The Mysterious Collection of Otto Penzler
Rare mystery fiction books from this renowned collection will be sold in Heritage Auctions’ March sale. By Peggy Carouthers Peggy Carouthers is the custom content manager at Journalistic, Inc. She lives in California.
On March 6, Heritage Auctions will host a rare book sale in New York featuring items from the mystery fiction collection of Otto Penzler. “This is the largest, best, and most comprehensive collection of mystery and detective fiction to come on the market,” said James Gannon, director of rare books for Heritage Auctions.
Penzler, who collected widely in his early twenties, began specializing in mystery fiction around age twenty-five. “Several good book sellers convinced me I couldn’t collect all of literature,” he said. “This was more than fifty years ago when the mystery world was relatively uncollected. I didn’t have very much money, so I was able to collect mystery without a whole lot of competition in those days.”

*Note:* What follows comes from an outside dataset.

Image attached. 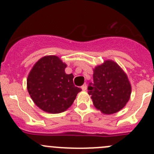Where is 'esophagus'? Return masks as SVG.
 Wrapping results in <instances>:
<instances>
[{"label":"esophagus","mask_w":154,"mask_h":154,"mask_svg":"<svg viewBox=\"0 0 154 154\" xmlns=\"http://www.w3.org/2000/svg\"><path fill=\"white\" fill-rule=\"evenodd\" d=\"M81 89H82L83 91H87V84H84V85H83L82 87H81Z\"/></svg>","instance_id":"obj_1"}]
</instances>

Now, however, mystery has grown in prominence among readers and collectors alike, and this sale will bring many rare finds to market. Penzler’s collection was made up of 55,000 volumes—all first editions ranging from the late eighteenth century through the year 2000. Many of the items were amassed through Penzler’s bookstore, The Mysterious Bookshop, founded in 1979 and now in the Tribeca neighborhood of Manhattan. The shop specializes in new, signed, used, and rare books and provided Penzler with a platform to build his collection.

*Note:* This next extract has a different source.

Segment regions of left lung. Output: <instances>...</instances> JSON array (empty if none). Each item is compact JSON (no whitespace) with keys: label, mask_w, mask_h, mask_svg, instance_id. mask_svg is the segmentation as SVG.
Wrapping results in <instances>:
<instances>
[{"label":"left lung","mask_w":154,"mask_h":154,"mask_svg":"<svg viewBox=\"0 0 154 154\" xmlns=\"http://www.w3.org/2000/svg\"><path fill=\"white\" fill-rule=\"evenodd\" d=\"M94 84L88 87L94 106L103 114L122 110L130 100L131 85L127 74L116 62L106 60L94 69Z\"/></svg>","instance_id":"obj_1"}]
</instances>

“Whenever someone brought in rare books, some of the better copies went to my personal shelves,” Penzler said. “I was violating the basic rule of the field, which is you don’t compete with your customers.”

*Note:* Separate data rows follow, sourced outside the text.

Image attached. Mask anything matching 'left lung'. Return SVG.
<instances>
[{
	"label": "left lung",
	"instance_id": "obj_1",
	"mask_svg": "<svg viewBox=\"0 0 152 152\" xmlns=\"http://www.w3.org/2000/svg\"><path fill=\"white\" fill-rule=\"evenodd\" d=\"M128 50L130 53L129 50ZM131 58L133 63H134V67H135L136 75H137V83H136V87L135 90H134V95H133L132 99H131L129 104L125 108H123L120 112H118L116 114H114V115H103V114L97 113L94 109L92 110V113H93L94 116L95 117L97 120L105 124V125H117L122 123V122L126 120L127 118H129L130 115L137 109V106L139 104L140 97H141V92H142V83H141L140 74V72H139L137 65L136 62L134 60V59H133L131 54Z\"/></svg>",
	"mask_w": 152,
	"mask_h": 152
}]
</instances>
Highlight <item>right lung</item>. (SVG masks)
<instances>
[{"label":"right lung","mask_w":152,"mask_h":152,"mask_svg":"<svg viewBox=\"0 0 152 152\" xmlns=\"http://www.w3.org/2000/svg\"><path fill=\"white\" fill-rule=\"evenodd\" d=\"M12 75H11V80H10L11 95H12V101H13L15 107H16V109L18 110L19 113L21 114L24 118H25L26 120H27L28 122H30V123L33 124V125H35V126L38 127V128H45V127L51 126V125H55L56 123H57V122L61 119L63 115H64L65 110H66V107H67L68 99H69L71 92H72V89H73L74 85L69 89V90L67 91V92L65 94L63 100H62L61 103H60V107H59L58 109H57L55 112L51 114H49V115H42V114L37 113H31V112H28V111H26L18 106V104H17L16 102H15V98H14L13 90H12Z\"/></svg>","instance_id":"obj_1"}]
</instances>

His obsession with mystery fiction went so far his friends said his store was just a front for his collection. “That was not entirely untrue, but that’s why the collection got so big and so ridiculously good,” he said. “I upgraded copies year after year.”
Now older, Penzler is parting with his collection, and the timing is prime. “Mystery collectors have been an active group for at least twenty-five or thirty years, but the larger market has also morphed,” he said. “Collectors and dealers specializing in modern literary fiction frequently list a Dashiell Hammett or a Raymond Chandler without distinguishing that they are mysteries, because they are literary fiction that just happens to involve a mystery.”
With such a massive collection, Heritage is dividing the best of the collection into several smaller sales, with the first set to be auctioned in the March sale.
Highlights include what Penzler calls the world’s best copy of Dashiell Hammett’s Red Harvest (1929, starting bid $30,000), as well as a copy of Hammett’s $106,000 Blood Money, inscribed to his mistress, Lillian Hellman (1943, starting bid $10,000). Signed, fine copies in fine dust jackets of Raymond Chandler’s The Big Sleep (1939, starting bid $15,000) and Farewell, My Lovely (1940, starting bid $10,000), will also be featured, along with what Penzler calls a “virtually perfect” copy of James M. Cain’s The Postman Always Rings Twice with a full-page inscription (1934, starting bid $3,200).
Three to four more sets of Penzler’s books will be offered by Heritage in later sales, while another large portion of the collection will be sold in the future by Weiss Auctions in Long Island, New York.